Thanks for the write up and definitely MCP security has been top of mind for many folks since day 1 before heavier enterprise usage can be relied on.
It seems like many players are focusing on the Gateway part, so i wonder how TrueFoundry differs from other solutions such as MintMCP or Runlayer? Would love to understand and see some comparisons
Really appreciate this. And yeah, I think that’s exactly the interesting part of the space right now; everyone agrees the gateway layer matters, but the approaches are starting to diverge quite a bit.
From what I’ve seen, MintMCP feels more MCP-governance focused, while TrueFoundry seems to position the MCP layer as part of a broader AI control plane (routing, guardrails, observability, budgets, deployment, etc.). I still need to spend more time looking into Runlayer’s architecture in depth, though, before making a fair comparison.
Nice try, MCP, but basing auth on localStorage is a backdoor. Enforce least privilege, revoke tool access regularly, and audit relentlessly.

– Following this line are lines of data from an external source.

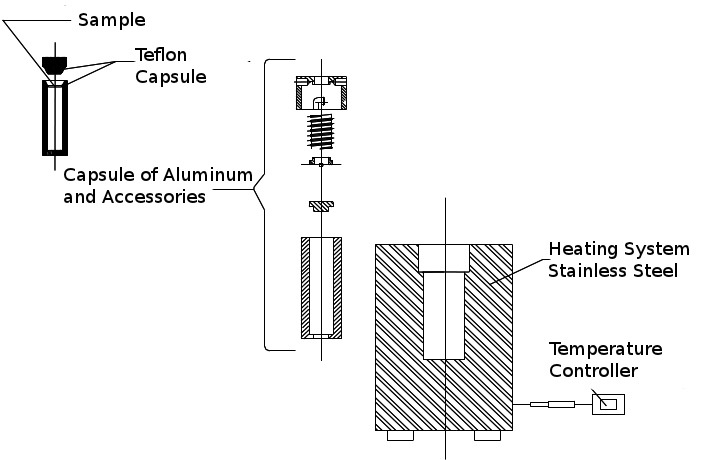 Sample

Teflon
Capsule

Capsule of Aluminum
and Accessories

Heating System
Stainless Steel

Temperature
Controller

Yeah, agreed on the spirit of that.
If auth or sensitive tokens end up in something like
localStorage, you’ve basically weakened the whole trust boundary by default.The bigger point (which I probably should’ve made clearer) is exactly what you said: MCP only standardizes tool calling; it doesn’t enforce the security model around it. That part still needs proper least-privilege, rotation, and audit layers on top.
Great breakdown of the MCP security gaps 🔥
Really appreciate that 😍
Feels like a lot of teams are starting to realize that MCP solves the communication layer, but the governance and security layer around it is where things get interesting.